Young Phaeton stepped into the chariot and took hold of the reins. Since the horses were more used to Helio’s weight, they thought that the chariot was empty and up they went into the sky, being totally out of control. The Earth caught on fire because the sun chariot has wreaked havoc! To prevent further damage, Zeus intervened and struck a thunderbolt straight to the chariot. Phaeton fell from the sky into the river Eridanus.
The Fall of Phaeton as a Recurring Theme
This myth has inspired creatives in many ways. Flemish artist Peter Paul Rubens’s famous painting called “The Fall of Phaeton” illustrated the mythology right at its climax, as seen above. We can see the horses getting out of control and Phaeton falling down the chariot.

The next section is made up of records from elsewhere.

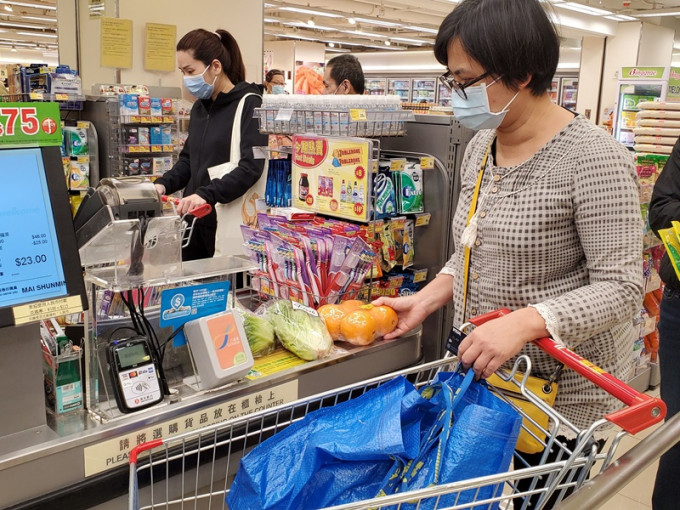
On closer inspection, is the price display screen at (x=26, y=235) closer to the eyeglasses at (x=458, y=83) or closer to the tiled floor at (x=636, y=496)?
the eyeglasses at (x=458, y=83)

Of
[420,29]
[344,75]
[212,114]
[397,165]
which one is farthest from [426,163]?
[420,29]

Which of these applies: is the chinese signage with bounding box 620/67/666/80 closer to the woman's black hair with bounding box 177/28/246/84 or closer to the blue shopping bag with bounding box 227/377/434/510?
the woman's black hair with bounding box 177/28/246/84

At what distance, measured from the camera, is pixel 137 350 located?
1.57m

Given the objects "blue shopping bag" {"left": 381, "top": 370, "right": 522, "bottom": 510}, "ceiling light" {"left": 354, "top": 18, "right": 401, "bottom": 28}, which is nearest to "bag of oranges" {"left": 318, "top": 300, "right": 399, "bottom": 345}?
"blue shopping bag" {"left": 381, "top": 370, "right": 522, "bottom": 510}

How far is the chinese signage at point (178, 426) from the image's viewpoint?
1451 millimetres

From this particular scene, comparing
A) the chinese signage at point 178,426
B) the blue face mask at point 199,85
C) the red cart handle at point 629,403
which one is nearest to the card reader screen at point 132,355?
the chinese signage at point 178,426

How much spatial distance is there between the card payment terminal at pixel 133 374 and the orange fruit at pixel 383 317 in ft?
2.29

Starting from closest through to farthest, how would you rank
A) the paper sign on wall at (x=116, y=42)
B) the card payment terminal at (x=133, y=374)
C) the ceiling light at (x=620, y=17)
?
1. the card payment terminal at (x=133, y=374)
2. the paper sign on wall at (x=116, y=42)
3. the ceiling light at (x=620, y=17)

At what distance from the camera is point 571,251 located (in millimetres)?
1527

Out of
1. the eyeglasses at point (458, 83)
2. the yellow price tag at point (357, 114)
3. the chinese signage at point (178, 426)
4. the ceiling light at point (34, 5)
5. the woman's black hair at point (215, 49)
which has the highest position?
the ceiling light at point (34, 5)

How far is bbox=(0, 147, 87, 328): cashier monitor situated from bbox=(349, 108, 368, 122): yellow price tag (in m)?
1.42

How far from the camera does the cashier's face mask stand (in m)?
1.55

The same theme also inspired Michelangelo Buonarroti in one of his artworks. Below is his piece using black chalk:
We can see three distinct parts of Michelangelo’s version. In the upper part is Zeus riding his eagle and is about to strike the lightning bolt towards the poor Phaeton. In the middle of the artwork, we can see Phaeton falling off the chariot. The third part of Michelangelo’s drawing shows many characters. The three women standing are the crying sisters of Phaeton. They are also called the Heliads. Their relative, Cycnus (Cygnus), was turned into a swan.
The character in the lower left is the god of the river where Phaeton fell, in River Eridanus. We can see a smaller water-bearer with him in between two of the sisters. Phaeton’s sisters were later turned into poplar trees near the banks of Eridanus.